» **WRITTEN TASK**: Return every line in the entries below that contains the word "black", copied without changes.

» **ENTRIES SHOWN**:
— START —

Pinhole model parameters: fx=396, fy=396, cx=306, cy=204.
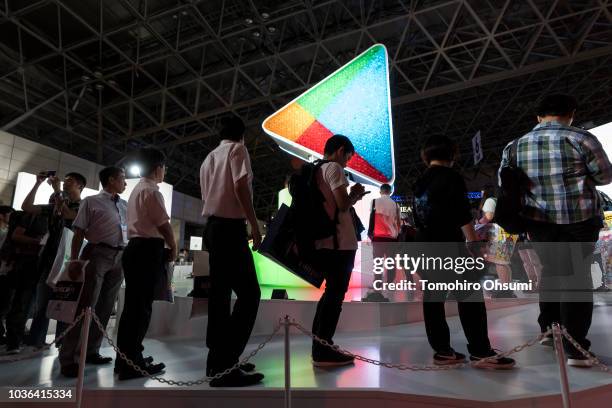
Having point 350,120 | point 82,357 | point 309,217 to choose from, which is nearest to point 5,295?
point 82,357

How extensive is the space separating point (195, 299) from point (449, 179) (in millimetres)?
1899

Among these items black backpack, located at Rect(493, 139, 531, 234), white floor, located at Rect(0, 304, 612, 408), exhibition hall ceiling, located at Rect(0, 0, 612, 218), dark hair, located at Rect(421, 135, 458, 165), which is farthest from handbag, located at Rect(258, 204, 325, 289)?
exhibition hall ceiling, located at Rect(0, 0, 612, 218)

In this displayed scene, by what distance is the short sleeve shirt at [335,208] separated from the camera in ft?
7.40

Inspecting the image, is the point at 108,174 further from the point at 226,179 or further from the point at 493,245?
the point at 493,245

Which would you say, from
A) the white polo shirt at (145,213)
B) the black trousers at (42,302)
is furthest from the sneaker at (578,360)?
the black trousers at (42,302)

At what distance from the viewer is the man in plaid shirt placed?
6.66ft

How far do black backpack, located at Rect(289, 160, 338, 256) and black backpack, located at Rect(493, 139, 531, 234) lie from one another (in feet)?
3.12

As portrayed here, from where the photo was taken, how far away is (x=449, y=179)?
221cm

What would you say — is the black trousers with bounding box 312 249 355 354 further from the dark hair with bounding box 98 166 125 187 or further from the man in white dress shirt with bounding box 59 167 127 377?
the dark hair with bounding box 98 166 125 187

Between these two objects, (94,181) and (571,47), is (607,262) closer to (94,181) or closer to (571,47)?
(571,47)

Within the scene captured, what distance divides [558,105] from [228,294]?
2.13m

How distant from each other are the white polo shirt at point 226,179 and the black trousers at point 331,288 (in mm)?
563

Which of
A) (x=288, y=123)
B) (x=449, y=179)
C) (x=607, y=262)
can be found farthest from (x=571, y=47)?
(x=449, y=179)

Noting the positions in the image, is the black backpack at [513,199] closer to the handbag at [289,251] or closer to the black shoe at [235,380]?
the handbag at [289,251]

— END —
— START —

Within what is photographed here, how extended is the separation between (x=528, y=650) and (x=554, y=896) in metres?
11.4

— END —
— START —

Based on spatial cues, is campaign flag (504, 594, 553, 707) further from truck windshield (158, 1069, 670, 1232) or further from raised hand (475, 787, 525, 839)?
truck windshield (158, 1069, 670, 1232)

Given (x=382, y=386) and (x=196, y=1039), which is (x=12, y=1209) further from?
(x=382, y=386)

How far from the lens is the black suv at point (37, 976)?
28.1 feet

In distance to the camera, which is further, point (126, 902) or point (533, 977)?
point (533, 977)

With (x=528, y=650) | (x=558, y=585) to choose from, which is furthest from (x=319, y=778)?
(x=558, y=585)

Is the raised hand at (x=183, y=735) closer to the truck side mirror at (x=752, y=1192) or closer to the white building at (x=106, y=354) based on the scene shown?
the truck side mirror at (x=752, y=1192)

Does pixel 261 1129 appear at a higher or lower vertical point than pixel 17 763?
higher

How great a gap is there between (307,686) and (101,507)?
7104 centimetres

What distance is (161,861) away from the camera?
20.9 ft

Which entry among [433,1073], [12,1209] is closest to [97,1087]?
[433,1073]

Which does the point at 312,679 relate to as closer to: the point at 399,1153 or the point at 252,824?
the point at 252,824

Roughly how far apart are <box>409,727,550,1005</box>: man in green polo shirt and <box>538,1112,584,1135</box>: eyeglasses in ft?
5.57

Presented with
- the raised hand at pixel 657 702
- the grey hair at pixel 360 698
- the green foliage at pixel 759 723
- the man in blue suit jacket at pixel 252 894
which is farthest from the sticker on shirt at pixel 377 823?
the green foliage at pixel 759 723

— END —

» **RESULT OF THE EXERCISE**:
Among these items black backpack, located at Rect(493, 139, 531, 234), white floor, located at Rect(0, 304, 612, 408), exhibition hall ceiling, located at Rect(0, 0, 612, 218), dark hair, located at Rect(421, 135, 458, 165), which is farthest from handbag, located at Rect(258, 204, 325, 289)?
B) the black trousers at (42,302)
the black trousers at (42,302)
How far do black backpack, located at Rect(289, 160, 338, 256) and black backpack, located at Rect(493, 139, 531, 234) lie from one another (in feet)?
What would you say — is the black trousers with bounding box 312 249 355 354 further from the dark hair with bounding box 98 166 125 187 or further from the man in white dress shirt with bounding box 59 167 127 377?
How distant from each other are the white polo shirt at point 226,179 and the black trousers at point 331,288 (in mm)?
Noting the positions in the image, is the black backpack at [513,199] closer to the handbag at [289,251] or closer to the black shoe at [235,380]?
How far from the lens is the black suv at point (37, 976)?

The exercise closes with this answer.